Découvrez comment la taxe sur les bureaux à Bruxelles est passée de 9,58 €/m² en 2021 à 24 €/m² aujourd’hui, et la situation actuelle par commune.
Au cours des dernières années, la pression fiscale sur les immeubles de bureaux dans la Région de Bruxelles-Capitale a fortement augmenté et constitue désormais une préoccupation structurelle pour les entreprises, les investisseurs et les professionnels de l’immobilier. La taxe communale sur les bureaux a connu une hausse particulièrement marquée. Alors qu’elle s’élevait à 9,58 € par m² en 2021 dans la Ville de Bruxelles, elle atteint environ 24 € par m² en 2025–2026, soit une augmentation d’environ 150 % en cinq ans.
Le présent article analyse cette évolution, détaille les variations en pourcentage et présente un aperçu de la situation actuelle par commune bruxelloise.
1. Évolution de la taxe sur les bureaux (2021–2026)

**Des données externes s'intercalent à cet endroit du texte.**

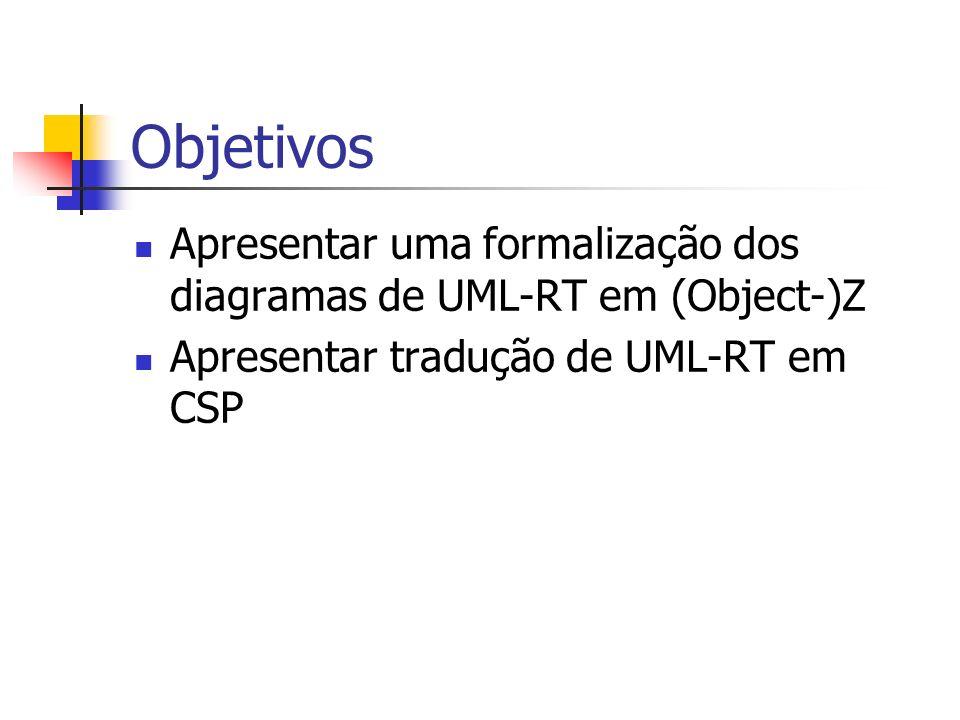 Objetivos Apresentar uma formalização dos diagramas de UML-RT em (Object-)Z.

Le tableau ci-dessous présente l’évolution de la taxe communale sur les bureaux dans la Ville de Bruxelles entre 2021 et 2026.
| Année | Taxe bureaux (€/m²) | Variation % par rapport à l’année précédente |
|---|---|---|
| 2021 | 9,58 | — |
| 2022 | env. 17,00 | +77 % par rapport à 2021 |
| 2024 | env. 17,85 | Légère hausse par rapport à 2022 |
| 2025–2026 | env. 24,00 | +34 % par rapport à 2024 |
| Total | +150 % depuis 2021 |
Ces montants concernent exclusivement la taxe communale sur les bureaux et s’ajoutent aux autres taxes immobilières existantes.
2. Composition de la pression fiscale sur les surfaces de bureaux
La fiscalité applicable aux bureaux à Bruxelles repose sur une superposition de plusieurs taxes, entraînant une charge financière significative pour les occupants et les propriétaires.
Les principales composantes sont les suivantes :
-
Taxe régionale sur les surfaces non résidentielles
Un prélèvement appliqué en sus du précompte immobilier classique, visant spécifiquement les biens non résidentiels. -
Taxe communale sur les bureaux
Fixée de manière autonome par chaque commune, avec de fortes disparités entre les territoires. -
Taxes locales complémentaires
Certaines communes imposent des charges additionnelles, telles que des taxes de stationnement ou autres prélèvements locaux, accentuant la pression fiscale globale.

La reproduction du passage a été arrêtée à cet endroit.